Business opportunities
The crop of businesses set up in the UK to play to private investors' enthusiasm for gold continues. A few years’ ago, The Real Asset Company, a UK business set up to enable investing in physical gold, was created. BullionVault, another firm enabling trading and investment in physical precious metals, has thousands of clients and regularly publishes data that is sometimes cited by this publication. Adrian Ash, who is head of research at this firm, points to some sharp changes in sentiment towards gold recently. 

“As a measure of a dramatic switch from bearish to bullish sentiment in the market, data from the US COMEX exchange show that net long positions equated to 702 tonnes a week ago, as measured by futures and options positions, versus a net short stance equating to 42 tonnes at the start of the year. Over the long term, positions have been a net long of 361 tonnes,” Ash said in a phone call.

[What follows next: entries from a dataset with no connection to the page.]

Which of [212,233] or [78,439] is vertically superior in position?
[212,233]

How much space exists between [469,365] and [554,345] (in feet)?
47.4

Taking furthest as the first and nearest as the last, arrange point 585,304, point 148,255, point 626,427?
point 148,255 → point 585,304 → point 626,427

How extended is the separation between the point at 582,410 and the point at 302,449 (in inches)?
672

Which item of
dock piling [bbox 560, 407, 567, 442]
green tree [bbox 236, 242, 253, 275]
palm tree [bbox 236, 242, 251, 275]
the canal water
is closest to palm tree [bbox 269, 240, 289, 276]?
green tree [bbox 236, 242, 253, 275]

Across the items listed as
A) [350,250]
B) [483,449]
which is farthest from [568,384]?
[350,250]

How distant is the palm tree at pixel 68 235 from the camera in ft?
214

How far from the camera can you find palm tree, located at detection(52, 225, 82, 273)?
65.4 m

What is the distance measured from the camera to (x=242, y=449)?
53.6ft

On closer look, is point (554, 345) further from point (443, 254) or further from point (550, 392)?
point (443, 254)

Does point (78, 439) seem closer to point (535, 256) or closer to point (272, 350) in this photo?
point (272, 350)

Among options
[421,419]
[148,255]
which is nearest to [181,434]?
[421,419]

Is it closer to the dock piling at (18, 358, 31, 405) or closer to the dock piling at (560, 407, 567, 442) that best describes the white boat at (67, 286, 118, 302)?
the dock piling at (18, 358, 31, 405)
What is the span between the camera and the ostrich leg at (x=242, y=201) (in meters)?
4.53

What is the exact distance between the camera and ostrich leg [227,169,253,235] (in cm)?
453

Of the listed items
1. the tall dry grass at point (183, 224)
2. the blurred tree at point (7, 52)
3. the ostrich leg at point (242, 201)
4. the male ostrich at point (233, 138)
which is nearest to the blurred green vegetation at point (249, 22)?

The uncertainties around central bank policy, and the sense that after last December's Fed rate hike, chairperson Janet Yellen was in a quandary, while the Bank of Japan was engaging in further heavy QE, have spooked investors, benefiting gold, he said. "Gold tends to do very well when people lose confidence in central banks,” he said.

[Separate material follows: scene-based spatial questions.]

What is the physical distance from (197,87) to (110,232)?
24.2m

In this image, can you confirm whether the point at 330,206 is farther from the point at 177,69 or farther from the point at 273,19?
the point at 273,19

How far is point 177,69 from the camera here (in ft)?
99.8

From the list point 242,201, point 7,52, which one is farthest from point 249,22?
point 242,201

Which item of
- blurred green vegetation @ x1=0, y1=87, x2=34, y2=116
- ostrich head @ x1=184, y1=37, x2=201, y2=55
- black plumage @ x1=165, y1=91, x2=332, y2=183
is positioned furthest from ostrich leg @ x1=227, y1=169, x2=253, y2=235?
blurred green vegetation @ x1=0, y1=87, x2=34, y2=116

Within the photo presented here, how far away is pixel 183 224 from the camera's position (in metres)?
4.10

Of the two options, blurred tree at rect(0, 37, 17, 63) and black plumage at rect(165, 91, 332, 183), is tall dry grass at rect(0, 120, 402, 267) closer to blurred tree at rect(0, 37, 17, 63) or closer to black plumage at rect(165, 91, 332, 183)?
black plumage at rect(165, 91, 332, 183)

In the more recent upswing in gold buying, there have been allocation shifts to gold from "real money" sources at the expense of some other assets, while another force has been buying of about 371 tonnes of gold by exchange traded funds providers to back the increased volume of ETF shares, Ash added. His arguments are corroborated by recent data from the World Gold Council, the industry group, which recently reported a rise in gold demand in a quarterly report (see here). 

Gold has been in use as a medium of exchange for about as long as human civilisation has been in existence. Ross Norman at Sharps Pixley and other firms in this space are confident that this metal has plenty of life yet.